TD-Grokking: New Framework Enables LLMs to Learn from Unsolvable Problems
Researchers propose TD-Grokking, a training method that breaks down impossible problems into solvable subproblems to help large language models learn from zero-reward scenarios. Current reinforcement learning approaches fail when all attempted solutions fail, providing no learning signal. The framework could improve LLM reasoning on challenging mathematical and medical tasks.
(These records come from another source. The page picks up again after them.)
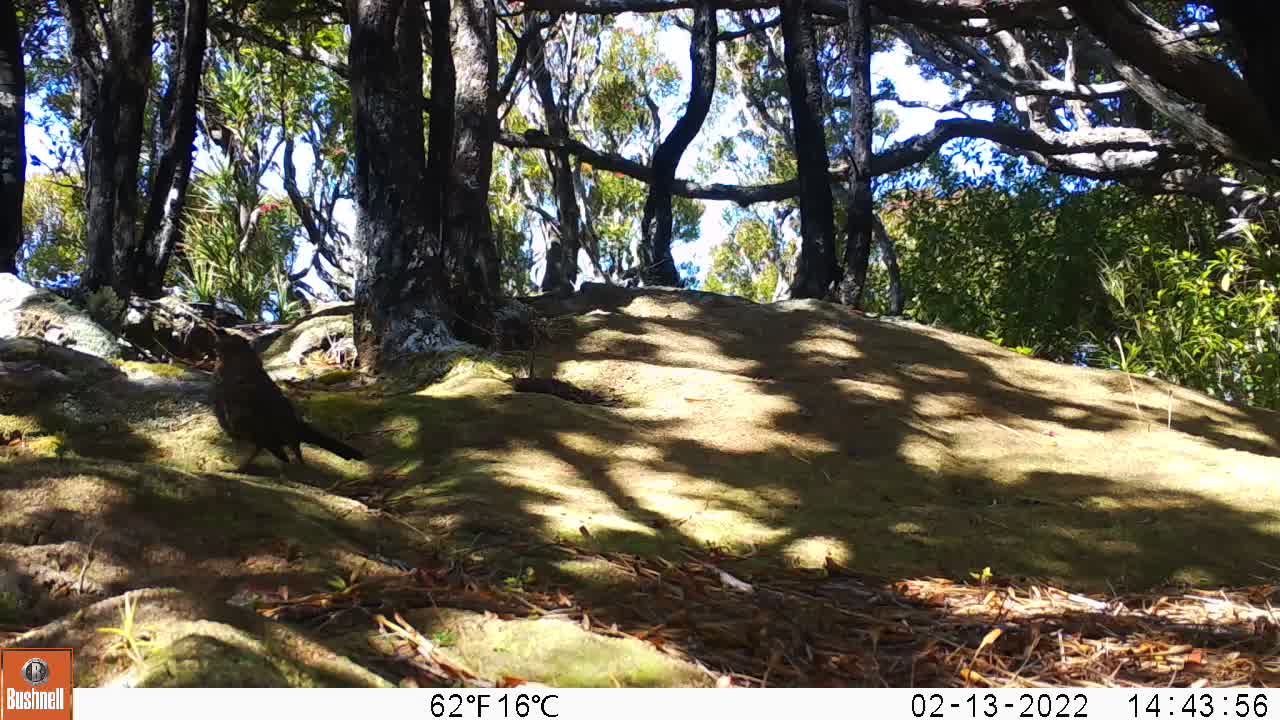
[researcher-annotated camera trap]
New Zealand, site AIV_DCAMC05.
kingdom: Animalia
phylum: Chordata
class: Aves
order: Passeriformes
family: Turdidae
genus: Turdus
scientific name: Turdus merula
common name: eurasian blackbird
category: blackbird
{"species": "blackbird (eurasian blackbird) (Turdus merula)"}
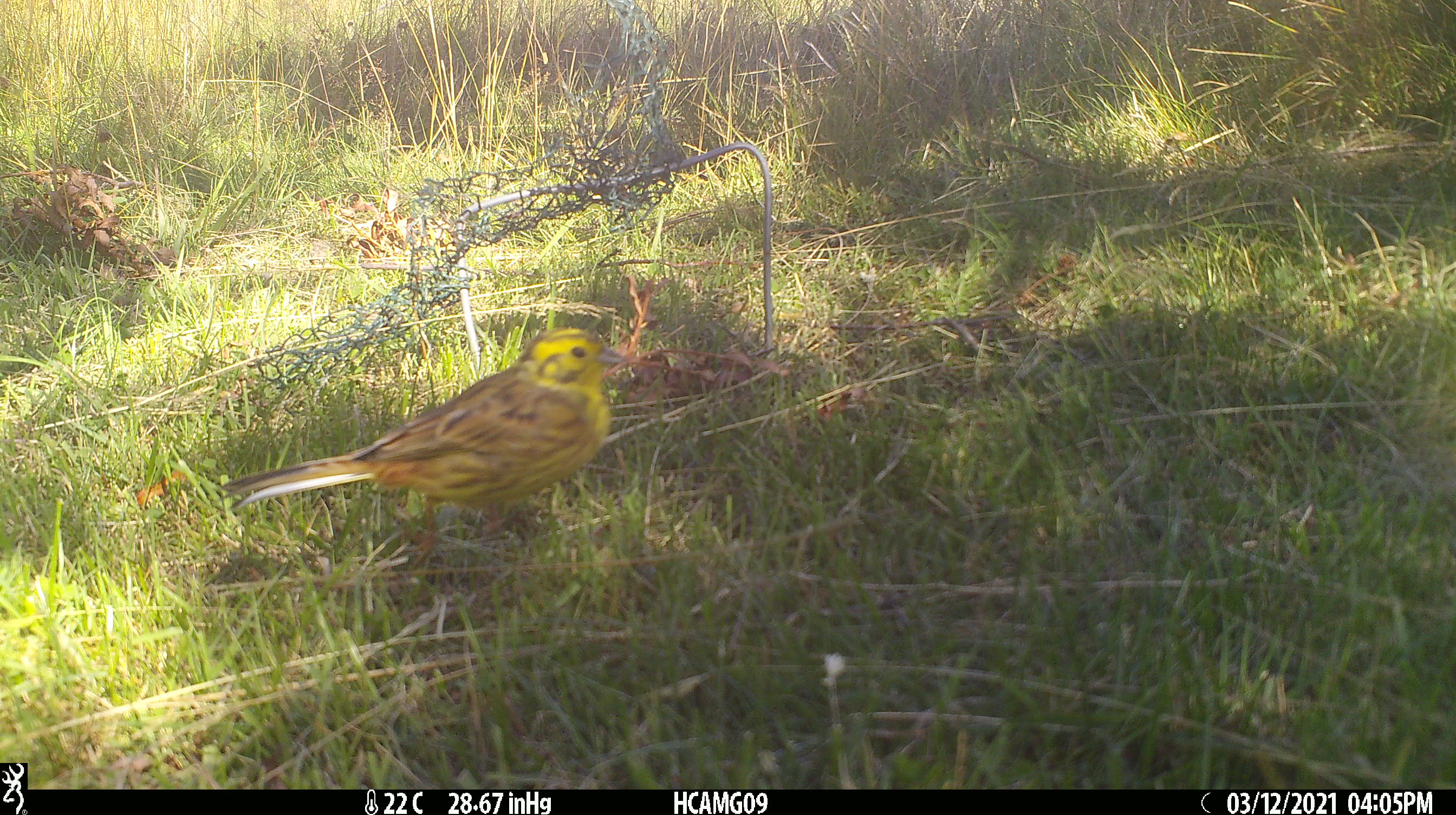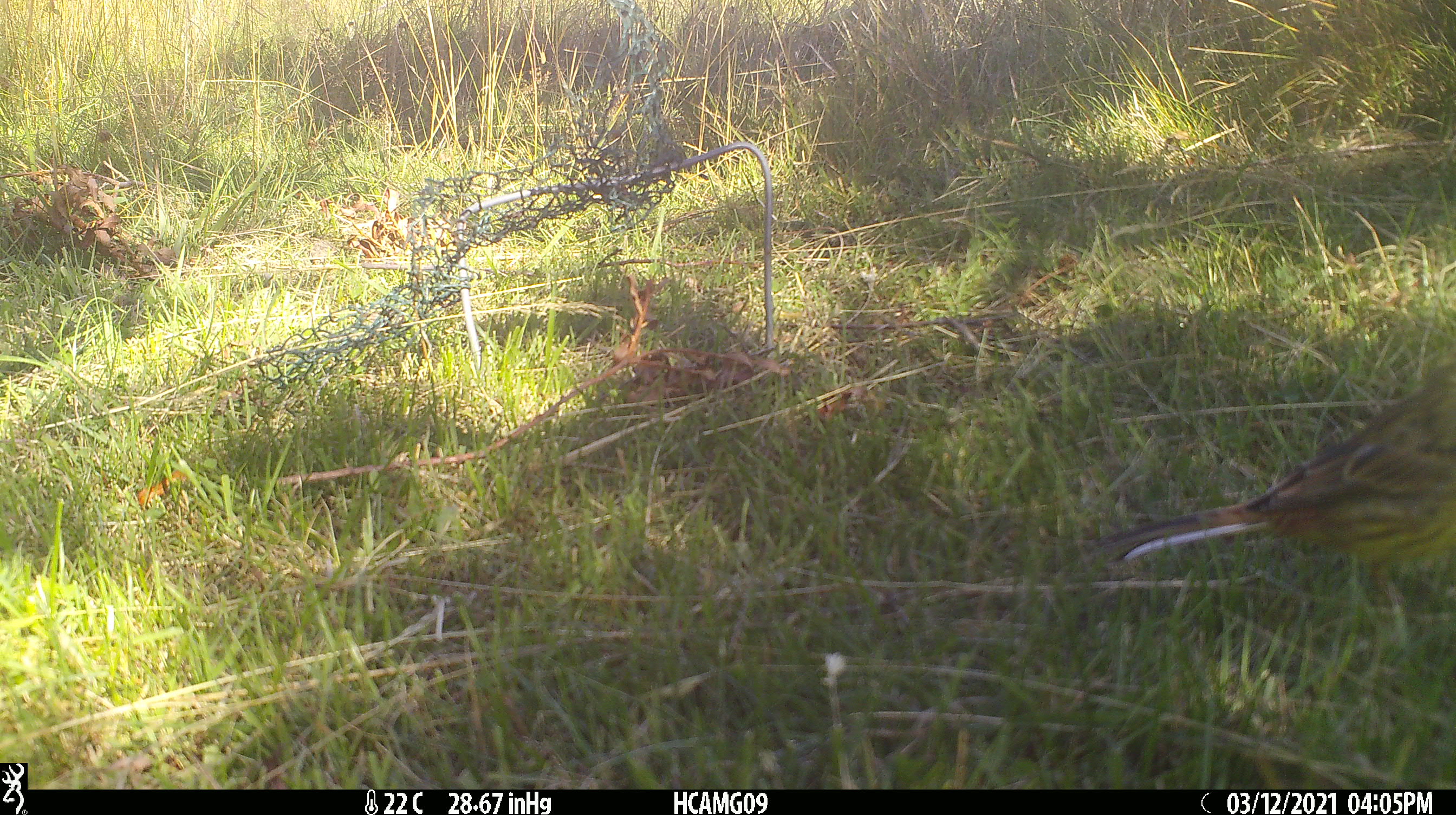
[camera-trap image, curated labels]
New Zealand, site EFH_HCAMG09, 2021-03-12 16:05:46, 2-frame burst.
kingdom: Animalia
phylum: Chordata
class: Aves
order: Passeriformes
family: Emberizidae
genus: Emberiza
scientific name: Emberiza citrinella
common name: yellowhammer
Yellowhammer (Emberiza citrinella).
A new preprint on arXiv presents TD-Grokking, a training-time decomposition framework designed to address a fundamental limitation in reinforcement learning for large language models: the inability to learn from problems where all attempted solutions fail. The method recursively breaks down intractable root problems into smaller, self-contained subproblems organized in hierarchical trees, where solvable leaf nodes provide non-zero rewards that can guide model improvement. The authors evaluated TD-Grokking on mathematical and medical reasoning tasks, finding it outperformed vanilla GRPO and other baseline approaches. The framework converts zero-reward examples into usable training signals, enabling consistent performance gains. Code and datasets have been made available for reproducibility.
What's missing
The preprint does not discuss potential limitations of the decomposition approach, such as cases where problems may not decompose cleanly into verifiable subproblems, or computational overhead of the hierarchical decomposition process. Generalization to domains beyond mathematics and medicine is not addressed.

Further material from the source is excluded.